* _Instructions to follow_
Copy out the text on the heat-dissipation study of animal dispersal speed, word for word.

* _Study text_
● ● ● ● ●

Heat dissipation drives the hump-shaped scaling of animal dispersal speed with body mass

Author:

Dyer AlexanderORCID,Brose Ulrich,Berti Emilio,Rosenbaum BenjaminORCID,Hirt Myriam R.

Abstract

AbstractDispersal is critical to animal survival and thus biodiversity in fragmented landscapes. Increasing fragmentation in the Anthropocene necessitates predictions about the dispersal capabilities of the many species that inhabit natural ecosystems. This requires mechanistic, trait-based models of animal dispersal which are sufficiently general as well as biologically realistic. While larger animals should generally be able to travel greater distances, reported trends in their speeds across a range of body sizes suggest limited locomotor capacities among the largest species. Here, we show that this also applies to dispersal speeds and that this arises because of their limited heat-dissipation capacities. We derive a model considering how fundamental biophysical constraints of animal body mass associated with energy utilisation (i.e. larger animals have a lower metabolic energy cost of locomotion) and heat-dissipation (i.e. larger animals require more time to dissipate metabolic heat) limit sustained (i.e. aerobic) dispersal speeds. Using an extensive empirical dataset of animal dispersal speeds (531 species), we show that this allometric heat-dissipation model best captures the hump-shaped trends in dispersal speed with body mass for flying, running and swimming animals. This implies that the inability to dissipate metabolic heat leads to the saturation and eventual decrease in dispersal speed with increasing body mass as larger animals must reduce their realised dispersal speeds in order to avoid hyperthermia during extended dispersal bouts. As a result, the highest dispersal speeds are achieved by animals of intermediate body mass, whereas the largest species might suffer from stronger dispersal limitations in fragmented landscapes than previously anticipated. Consequently, we provide a mechanistic understanding of animal dispersal speed that can be generalised across species, even when the details of an individual species’ biology are unknown, to facilitate more realistic predictions of biodiversity dynamics in fragmented landscapes.

● ● ● ● ●

* _Supplied data_
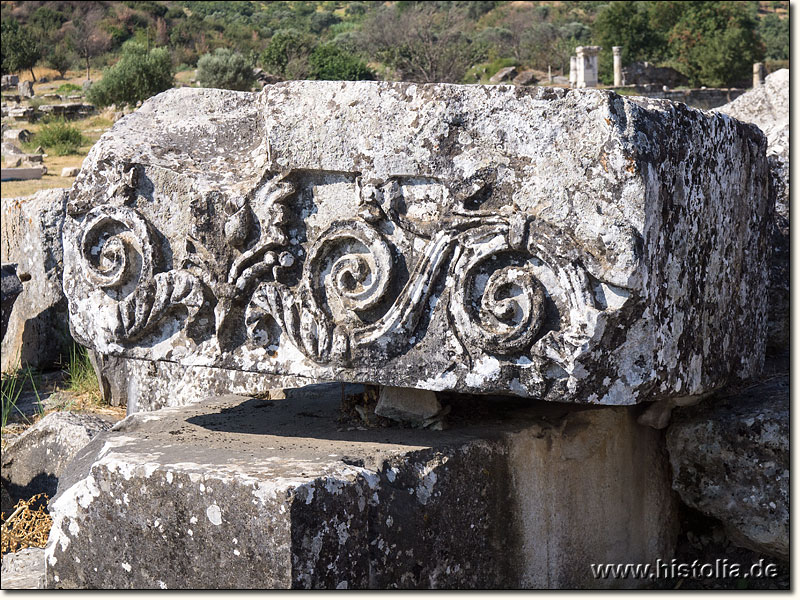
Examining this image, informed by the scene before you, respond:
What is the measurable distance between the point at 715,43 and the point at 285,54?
2034cm

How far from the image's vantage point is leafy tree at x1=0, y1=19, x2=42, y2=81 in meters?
13.5

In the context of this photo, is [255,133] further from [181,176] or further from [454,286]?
[454,286]

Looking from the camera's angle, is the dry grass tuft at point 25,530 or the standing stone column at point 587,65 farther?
the standing stone column at point 587,65

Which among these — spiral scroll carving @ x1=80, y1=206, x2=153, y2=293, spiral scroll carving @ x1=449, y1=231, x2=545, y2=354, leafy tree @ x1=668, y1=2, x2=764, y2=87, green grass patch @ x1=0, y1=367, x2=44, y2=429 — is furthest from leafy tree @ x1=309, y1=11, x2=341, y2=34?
spiral scroll carving @ x1=449, y1=231, x2=545, y2=354

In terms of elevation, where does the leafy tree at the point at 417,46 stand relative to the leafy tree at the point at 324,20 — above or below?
below

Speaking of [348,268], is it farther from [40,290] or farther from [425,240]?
[40,290]

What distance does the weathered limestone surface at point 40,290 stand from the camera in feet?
20.0

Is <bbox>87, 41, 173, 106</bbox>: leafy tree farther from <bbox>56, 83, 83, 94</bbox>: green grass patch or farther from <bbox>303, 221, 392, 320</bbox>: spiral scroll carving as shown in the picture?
<bbox>303, 221, 392, 320</bbox>: spiral scroll carving

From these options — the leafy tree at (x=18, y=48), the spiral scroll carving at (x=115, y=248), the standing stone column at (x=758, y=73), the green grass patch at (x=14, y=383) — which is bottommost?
the green grass patch at (x=14, y=383)

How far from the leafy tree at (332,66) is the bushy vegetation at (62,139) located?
6.35 meters

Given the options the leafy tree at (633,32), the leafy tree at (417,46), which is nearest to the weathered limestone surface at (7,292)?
the leafy tree at (417,46)

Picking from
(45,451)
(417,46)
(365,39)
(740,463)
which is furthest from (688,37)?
(740,463)

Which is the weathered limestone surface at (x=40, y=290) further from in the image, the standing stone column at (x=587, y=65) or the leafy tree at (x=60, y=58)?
the standing stone column at (x=587, y=65)

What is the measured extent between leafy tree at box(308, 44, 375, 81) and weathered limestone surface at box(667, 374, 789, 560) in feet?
23.0
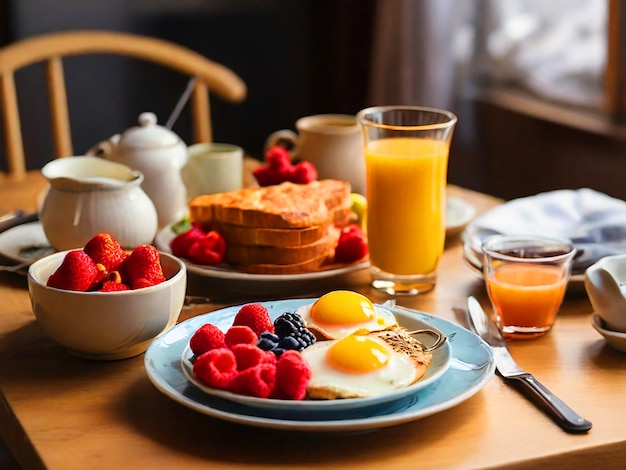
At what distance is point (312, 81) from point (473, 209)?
2289 millimetres

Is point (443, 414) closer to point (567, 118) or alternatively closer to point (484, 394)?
point (484, 394)

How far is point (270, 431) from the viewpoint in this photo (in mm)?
919

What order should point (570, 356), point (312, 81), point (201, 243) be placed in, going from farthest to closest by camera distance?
point (312, 81) < point (201, 243) < point (570, 356)

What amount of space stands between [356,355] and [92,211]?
0.56 meters

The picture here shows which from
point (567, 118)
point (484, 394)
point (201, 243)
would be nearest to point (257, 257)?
point (201, 243)

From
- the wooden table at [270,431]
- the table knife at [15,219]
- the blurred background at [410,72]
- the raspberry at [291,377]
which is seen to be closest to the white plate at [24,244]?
the table knife at [15,219]

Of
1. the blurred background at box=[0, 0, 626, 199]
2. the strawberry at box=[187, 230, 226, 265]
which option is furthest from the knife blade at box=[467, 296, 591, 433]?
the blurred background at box=[0, 0, 626, 199]

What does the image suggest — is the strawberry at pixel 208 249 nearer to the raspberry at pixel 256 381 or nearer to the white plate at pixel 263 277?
the white plate at pixel 263 277

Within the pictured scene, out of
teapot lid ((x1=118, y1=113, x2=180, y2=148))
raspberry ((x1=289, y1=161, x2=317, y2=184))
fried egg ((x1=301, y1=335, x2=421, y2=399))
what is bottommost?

● ● ● ● ●

* _Expected answer_
Heat dissipation drives the hump-shaped scaling of animal dispersal speed with body mass

Author:

Dyer AlexanderORCID,Brose Ulrich,Berti Emilio,Rosenbaum BenjaminORCID,Hirt Myriam R.

Abstract

AbstractDispersal is critical to animal survival and thus biodiversity in fragmented landscapes. Increasing fragmentation in the Anthropocene necessitates predictions about the dispersal capabilities of the many species that inhabit natural ecosystems. This requires mechanistic, trait-based models of animal dispersal which are sufficiently general as well as biologically realistic. While larger animals should generally be able to travel greater distances, reported trends in their speeds across a range of body sizes suggest limited locomotor capacities among the largest species. Here, we show that this also applies to dispersal speeds and that this arises because of their limited heat-dissipation capacities. We derive a model considering how fundamental biophysical constraints of animal body mass associated with energy utilisation (i.e. larger animals have a lower metabolic energy cost of locomotion) and heat-dissipation (i.e. larger animals require more time to dissipate metabolic heat) limit sustained (i.e. aerobic) dispersal speeds. Using an extensive empirical dataset of animal dispersal speeds (531 species), we show that this allometric heat-dissipation model best captures the hump-shaped trends in dispersal speed with body mass for flying, running and swimming animals. This implies that the inability to dissipate metabolic heat leads to the saturation and eventual decrease in dispersal speed with increasing body mass as larger animals must reduce their realised dispersal speeds in order to avoid hyperthermia during extended dispersal bouts. As a result, the highest dispersal speeds are achieved by animals of intermediate body mass, whereas the largest species might suffer from stronger dispersal limitations in fragmented landscapes than previously anticipated. Consequently, we provide a mechanistic understanding of animal dispersal speed that can be generalised across species, even when the details of an individual species’ biology are unknown, to facilitate more realistic predictions of biodiversity dynamics in fragmented landscapes.